A new unit at the Center for Internet Security is focused on merging cyber and physical security to aid governments in dealing with emerging threats, security experts Will Pelgrin and Rich Licht say.
The new unit, known as the Integrated Intelligence Center, takes an integrated approach and facilitates trusted relationships between the government private-sector entities to develop and disseminate critical information, says Pelgrin, founder and chief executive officer at the CIS.
The goal, according to Licht, executive director for the Integrated Intelligence Center, is to leverage the information CIS has through the Multi-State Information Sharing and Analysis Center and couple that with the information provided by participating partners to offer actionable intelligence products.
"There's a lot of information out there," Pelgrin says in an interview with Information Security Media Group [transcript below]. "Let's put it in a way that's very useful, because sometimes too much information doesn't allow it to move into that action step."
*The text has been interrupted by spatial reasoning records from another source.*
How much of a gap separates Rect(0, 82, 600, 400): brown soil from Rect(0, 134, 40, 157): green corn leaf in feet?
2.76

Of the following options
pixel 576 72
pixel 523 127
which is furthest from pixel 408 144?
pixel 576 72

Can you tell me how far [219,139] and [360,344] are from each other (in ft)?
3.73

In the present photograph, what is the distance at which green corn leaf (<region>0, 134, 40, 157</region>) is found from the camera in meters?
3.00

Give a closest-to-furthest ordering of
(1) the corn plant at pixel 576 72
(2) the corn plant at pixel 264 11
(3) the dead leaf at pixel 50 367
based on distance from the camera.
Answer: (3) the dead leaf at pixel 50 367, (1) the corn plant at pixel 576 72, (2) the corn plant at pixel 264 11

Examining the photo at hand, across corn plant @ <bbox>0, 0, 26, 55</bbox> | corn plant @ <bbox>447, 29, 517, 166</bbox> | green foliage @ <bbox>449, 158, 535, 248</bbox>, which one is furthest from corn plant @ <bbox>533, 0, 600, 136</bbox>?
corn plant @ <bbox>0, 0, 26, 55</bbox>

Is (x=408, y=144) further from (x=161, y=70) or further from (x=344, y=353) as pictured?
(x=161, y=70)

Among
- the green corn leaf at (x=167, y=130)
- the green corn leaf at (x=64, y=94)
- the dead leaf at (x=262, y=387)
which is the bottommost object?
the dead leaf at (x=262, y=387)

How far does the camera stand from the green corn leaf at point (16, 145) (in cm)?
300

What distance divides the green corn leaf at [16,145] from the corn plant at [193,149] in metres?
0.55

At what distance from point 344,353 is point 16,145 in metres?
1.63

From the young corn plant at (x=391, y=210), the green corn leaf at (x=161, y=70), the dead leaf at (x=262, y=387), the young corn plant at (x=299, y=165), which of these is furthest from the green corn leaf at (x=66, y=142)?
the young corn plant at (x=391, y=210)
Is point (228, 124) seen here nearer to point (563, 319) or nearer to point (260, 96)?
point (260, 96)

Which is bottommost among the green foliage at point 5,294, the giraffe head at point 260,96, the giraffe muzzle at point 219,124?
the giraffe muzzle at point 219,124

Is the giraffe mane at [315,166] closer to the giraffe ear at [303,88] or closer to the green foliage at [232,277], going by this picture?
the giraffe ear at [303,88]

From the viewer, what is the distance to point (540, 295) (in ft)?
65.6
No longer can physical and cybersecurity be looked at separately, Licht says, since an attack on an organization's systems can cause physical infrastructure to fail.
"We want to be in a position to have a warning," Licht says. "Being able to sound a warning and being able to do that with a degree of efficiency ... allows people to put their resources in the right place at the right time."
In the interview, Pelgrin and Licht discuss the:
- Evolution of the merging of cybersecurity and physical security;
- Importance of creating the Integrated Intelligence Center;
- Leveraging of information from the Multi-State Information Sharing and Analysis Center, another Center for Internet Security division, to help the new unit provide analysis and actions to defend against threats.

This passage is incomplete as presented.